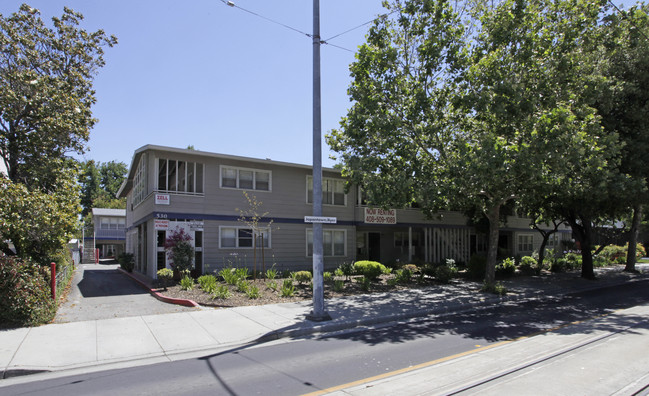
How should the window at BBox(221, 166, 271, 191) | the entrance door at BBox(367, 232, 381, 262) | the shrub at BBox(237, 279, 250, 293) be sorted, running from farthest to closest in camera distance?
1. the entrance door at BBox(367, 232, 381, 262)
2. the window at BBox(221, 166, 271, 191)
3. the shrub at BBox(237, 279, 250, 293)

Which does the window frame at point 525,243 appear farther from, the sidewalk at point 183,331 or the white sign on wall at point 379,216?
the sidewalk at point 183,331

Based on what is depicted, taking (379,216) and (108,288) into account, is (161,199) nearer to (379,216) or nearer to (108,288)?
(108,288)

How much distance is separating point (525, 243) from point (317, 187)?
94.6ft

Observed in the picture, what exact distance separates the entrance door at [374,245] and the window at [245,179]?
860cm

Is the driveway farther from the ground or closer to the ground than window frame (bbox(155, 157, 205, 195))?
closer to the ground

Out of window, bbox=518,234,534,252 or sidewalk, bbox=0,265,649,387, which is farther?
window, bbox=518,234,534,252

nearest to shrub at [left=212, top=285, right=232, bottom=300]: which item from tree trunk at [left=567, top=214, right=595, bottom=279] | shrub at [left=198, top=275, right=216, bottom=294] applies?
shrub at [left=198, top=275, right=216, bottom=294]

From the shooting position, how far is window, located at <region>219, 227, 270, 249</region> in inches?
710

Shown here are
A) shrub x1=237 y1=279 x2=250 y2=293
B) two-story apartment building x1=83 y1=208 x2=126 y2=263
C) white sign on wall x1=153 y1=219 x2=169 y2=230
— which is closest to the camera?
shrub x1=237 y1=279 x2=250 y2=293

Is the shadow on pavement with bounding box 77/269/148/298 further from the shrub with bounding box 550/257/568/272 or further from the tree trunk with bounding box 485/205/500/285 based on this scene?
the shrub with bounding box 550/257/568/272

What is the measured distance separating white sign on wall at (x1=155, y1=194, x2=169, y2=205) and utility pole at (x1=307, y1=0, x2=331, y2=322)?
8694 millimetres

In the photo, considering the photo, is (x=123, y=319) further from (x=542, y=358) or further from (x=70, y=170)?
(x=542, y=358)

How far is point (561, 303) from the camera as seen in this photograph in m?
13.4

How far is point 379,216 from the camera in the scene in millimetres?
22531
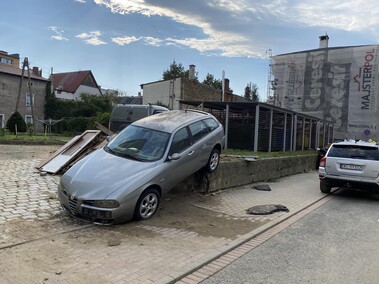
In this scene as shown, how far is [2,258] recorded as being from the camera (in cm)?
474

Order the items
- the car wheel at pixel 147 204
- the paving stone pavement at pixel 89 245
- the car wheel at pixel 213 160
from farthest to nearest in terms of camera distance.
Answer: the car wheel at pixel 213 160
the car wheel at pixel 147 204
the paving stone pavement at pixel 89 245

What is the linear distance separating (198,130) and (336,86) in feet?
128

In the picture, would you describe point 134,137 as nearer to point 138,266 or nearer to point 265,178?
point 138,266

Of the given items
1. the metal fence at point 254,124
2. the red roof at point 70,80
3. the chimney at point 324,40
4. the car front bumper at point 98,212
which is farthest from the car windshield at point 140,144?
the red roof at point 70,80

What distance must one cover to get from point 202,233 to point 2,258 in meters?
3.14

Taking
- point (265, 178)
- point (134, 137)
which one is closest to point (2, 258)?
point (134, 137)

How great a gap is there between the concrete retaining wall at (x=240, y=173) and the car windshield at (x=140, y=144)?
2062 mm

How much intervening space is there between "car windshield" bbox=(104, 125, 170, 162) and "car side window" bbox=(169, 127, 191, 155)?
165 millimetres

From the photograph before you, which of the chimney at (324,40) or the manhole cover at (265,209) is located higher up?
the chimney at (324,40)

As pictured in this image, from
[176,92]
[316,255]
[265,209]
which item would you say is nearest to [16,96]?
[176,92]

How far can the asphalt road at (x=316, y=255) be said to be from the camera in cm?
476

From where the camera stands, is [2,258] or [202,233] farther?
[202,233]

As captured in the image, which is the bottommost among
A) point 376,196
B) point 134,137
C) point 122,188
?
point 376,196

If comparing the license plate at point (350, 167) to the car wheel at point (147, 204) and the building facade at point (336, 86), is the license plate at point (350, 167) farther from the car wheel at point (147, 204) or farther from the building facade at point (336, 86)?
the building facade at point (336, 86)
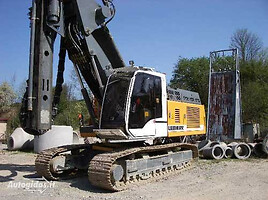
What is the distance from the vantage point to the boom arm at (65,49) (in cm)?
633

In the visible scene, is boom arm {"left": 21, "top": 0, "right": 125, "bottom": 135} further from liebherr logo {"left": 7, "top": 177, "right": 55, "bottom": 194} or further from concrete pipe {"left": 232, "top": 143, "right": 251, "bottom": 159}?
concrete pipe {"left": 232, "top": 143, "right": 251, "bottom": 159}

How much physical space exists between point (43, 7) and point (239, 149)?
875 centimetres

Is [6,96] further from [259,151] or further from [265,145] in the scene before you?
[265,145]

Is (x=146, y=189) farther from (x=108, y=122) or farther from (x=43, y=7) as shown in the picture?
(x=43, y=7)

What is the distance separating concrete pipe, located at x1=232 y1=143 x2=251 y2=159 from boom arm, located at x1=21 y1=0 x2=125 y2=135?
587 centimetres

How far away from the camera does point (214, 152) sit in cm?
1120

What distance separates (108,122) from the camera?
23.5ft

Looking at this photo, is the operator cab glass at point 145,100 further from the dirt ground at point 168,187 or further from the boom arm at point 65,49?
the dirt ground at point 168,187

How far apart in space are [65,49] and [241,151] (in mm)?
7701

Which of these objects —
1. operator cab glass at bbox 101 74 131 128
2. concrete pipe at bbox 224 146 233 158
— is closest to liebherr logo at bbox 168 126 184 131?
operator cab glass at bbox 101 74 131 128

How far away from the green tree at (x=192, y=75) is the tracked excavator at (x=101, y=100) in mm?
23789

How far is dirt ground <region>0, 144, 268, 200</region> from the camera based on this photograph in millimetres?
6086

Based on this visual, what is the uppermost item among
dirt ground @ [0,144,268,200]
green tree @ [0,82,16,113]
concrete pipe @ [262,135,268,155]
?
green tree @ [0,82,16,113]

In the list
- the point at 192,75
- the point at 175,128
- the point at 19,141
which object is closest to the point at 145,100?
the point at 175,128
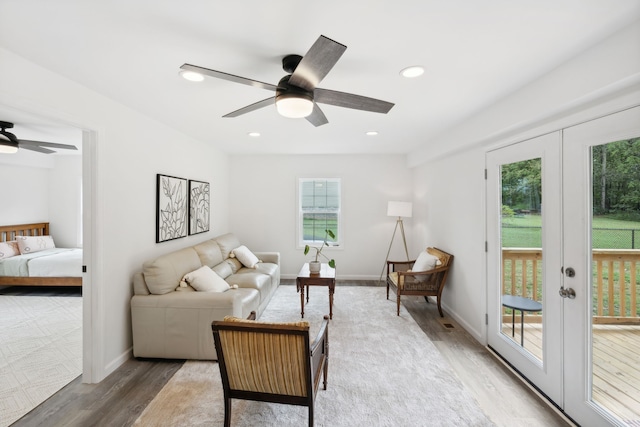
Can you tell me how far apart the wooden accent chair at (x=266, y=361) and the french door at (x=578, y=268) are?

_Written exercise_
Format every line of the records above as a JSON list of strings, one string per line, leaving out blank lines and the picture lines.

_Complete response_
[
  "How should the window at BBox(221, 166, 271, 191) | the entrance door at BBox(367, 232, 381, 262) | the shrub at BBox(237, 279, 250, 293) be sorted, running from farthest to closest in camera distance?",
  "1. the entrance door at BBox(367, 232, 381, 262)",
  "2. the window at BBox(221, 166, 271, 191)",
  "3. the shrub at BBox(237, 279, 250, 293)",
  "Which does the window frame at point 525,243 appear farther from, the sidewalk at point 183,331 or the white sign on wall at point 379,216?",
  "the sidewalk at point 183,331",
  "Based on what is depicted, taking (379,216) and (108,288) into account, is (161,199) nearer to (379,216) or nearer to (108,288)?",
  "(108,288)",
  "How much distance is separating point (525, 243) from point (317, 187)?",
  "94.6ft",
  "Observed in the picture, what exact distance separates the entrance door at [374,245] and the window at [245,179]?",
  "860cm",
  "Is the driveway farther from the ground or closer to the ground than window frame (bbox(155, 157, 205, 195))?",
  "closer to the ground",
  "Out of window, bbox=518,234,534,252 or sidewalk, bbox=0,265,649,387, which is farther?",
  "window, bbox=518,234,534,252",
  "nearest to shrub at [left=212, top=285, right=232, bottom=300]: which item from tree trunk at [left=567, top=214, right=595, bottom=279] | shrub at [left=198, top=275, right=216, bottom=294] applies?",
  "shrub at [left=198, top=275, right=216, bottom=294]",
  "From the shooting position, how far is window, located at <region>219, 227, 270, 249</region> in inches?",
  "710",
  "Shown here are",
  "A) shrub x1=237 y1=279 x2=250 y2=293",
  "B) two-story apartment building x1=83 y1=208 x2=126 y2=263",
  "C) white sign on wall x1=153 y1=219 x2=169 y2=230",
  "— which is closest to the camera?",
  "shrub x1=237 y1=279 x2=250 y2=293",
  "Is the shadow on pavement with bounding box 77/269/148/298 further from the shrub with bounding box 550/257/568/272 or further from the tree trunk with bounding box 485/205/500/285 based on this scene?",
  "the shrub with bounding box 550/257/568/272",
  "What is the measured distance separating white sign on wall at (x1=155, y1=194, x2=169, y2=205) and utility pole at (x1=307, y1=0, x2=331, y2=322)?",
  "8694 millimetres",
  "In the photo, considering the photo, is (x=123, y=319) further from (x=542, y=358) or further from (x=70, y=170)?",
  "(x=542, y=358)",
  "How far is point (561, 303) from the camera as seen in this photograph in m?",
  "13.4",
  "How far is point 379,216 from the camera in the scene in millimetres?",
  "22531",
  "In this scene as shown, how far is [2,258] recorded as being from the camera (in cm)?",
  "474",
  "Order the items",
  "- the car wheel at pixel 147 204",
  "- the paving stone pavement at pixel 89 245",
  "- the car wheel at pixel 213 160",
  "from farthest to nearest in terms of camera distance.",
  "Answer: the car wheel at pixel 213 160",
  "the car wheel at pixel 147 204",
  "the paving stone pavement at pixel 89 245",
  "What is the linear distance separating (198,130) and (336,86) in feet?",
  "128",
  "In the picture, would you describe point 134,137 as nearer to point 138,266 or nearer to point 265,178?",
  "point 138,266",
  "Of the given items",
  "1. the metal fence at point 254,124",
  "2. the red roof at point 70,80",
  "3. the chimney at point 324,40",
  "4. the car front bumper at point 98,212",
  "which is farthest from the car windshield at point 140,144?",
  "the red roof at point 70,80",
  "What distance must one cover to get from point 202,233 to point 2,258 in meters?",
  "3.14",
  "Taking",
  "- point (265, 178)",
  "- point (134, 137)",
  "which one is closest to point (2, 258)?",
  "point (134, 137)",
  "How great a gap is there between the concrete retaining wall at (x=240, y=173) and the car windshield at (x=140, y=144)?",
  "2062 mm",
  "How much intervening space is there between \"car windshield\" bbox=(104, 125, 170, 162) and \"car side window\" bbox=(169, 127, 191, 155)?",
  "165 millimetres",
  "From the photograph before you, which of the chimney at (324,40) or the manhole cover at (265,209) is located higher up?",
  "the chimney at (324,40)",
  "As pictured in this image, from",
  "[176,92]",
  "[316,255]",
  "[265,209]",
  "which item would you say is nearest to [16,96]?",
  "[176,92]",
  "How far can the asphalt road at (x=316, y=255) be said to be from the camera in cm?",
  "476",
  "From where the camera stands, is [2,258] or [202,233] farther?",
  "[202,233]",
  "As captured in the image, which is the bottommost among",
  "A) point 376,196",
  "B) point 134,137",
  "C) point 122,188",
  "?",
  "point 376,196",
  "If comparing the license plate at point (350, 167) to the car wheel at point (147, 204) and the building facade at point (336, 86), is the license plate at point (350, 167) farther from the car wheel at point (147, 204) or farther from the building facade at point (336, 86)?",
  "the building facade at point (336, 86)",
  "What is the distance from the vantage point to the boom arm at (65,49) (in cm)?",
  "633",
  "In the visible scene, is boom arm {\"left\": 21, \"top\": 0, \"right\": 125, \"bottom\": 135} further from liebherr logo {\"left\": 7, \"top\": 177, \"right\": 55, \"bottom\": 194} or further from concrete pipe {\"left\": 232, \"top\": 143, \"right\": 251, \"bottom\": 159}?",
  "concrete pipe {\"left\": 232, \"top\": 143, \"right\": 251, \"bottom\": 159}",
  "How much physical space exists between point (43, 7) and point (239, 149)?",
  "875 centimetres",
  "Is [6,96] further from [259,151] or further from [265,145] in the scene before you?",
  "[265,145]",
  "Is (x=146, y=189) farther from (x=108, y=122) or farther from (x=43, y=7) as shown in the picture?",
  "(x=43, y=7)",
  "What is the distance separating concrete pipe, located at x1=232 y1=143 x2=251 y2=159 from boom arm, located at x1=21 y1=0 x2=125 y2=135?",
  "587 centimetres",
  "How far away from the camera does point (214, 152) sit in cm?",
  "1120",
  "What distance separates (108,122) from the camera?",
  "23.5ft",
  "Looking at this photo, is the operator cab glass at point 145,100 further from the dirt ground at point 168,187 or further from the boom arm at point 65,49?",
  "the dirt ground at point 168,187",
  "How far apart in space are [65,49] and [241,151] (in mm)?",
  "7701",
  "Which of these objects —",
  "1. operator cab glass at bbox 101 74 131 128",
  "2. concrete pipe at bbox 224 146 233 158",
  "— is closest to liebherr logo at bbox 168 126 184 131?",
  "operator cab glass at bbox 101 74 131 128",
  "How far away from the green tree at (x=192, y=75) is the tracked excavator at (x=101, y=100) in mm?",
  "23789",
  "How far is dirt ground <region>0, 144, 268, 200</region> from the camera based on this photograph in millimetres?",
  "6086",
  "Based on this visual, what is the uppermost item among",
  "dirt ground @ [0,144,268,200]",
  "green tree @ [0,82,16,113]",
  "concrete pipe @ [262,135,268,155]",
  "?",
  "green tree @ [0,82,16,113]",
  "In the list",
  "- the point at 192,75",
  "- the point at 175,128",
  "- the point at 19,141",
  "which object is closest to the point at 145,100?",
  "the point at 175,128",
  "Can you tell me how far apart the wooden accent chair at (x=266, y=361) and the french door at (x=578, y=268) are?"
]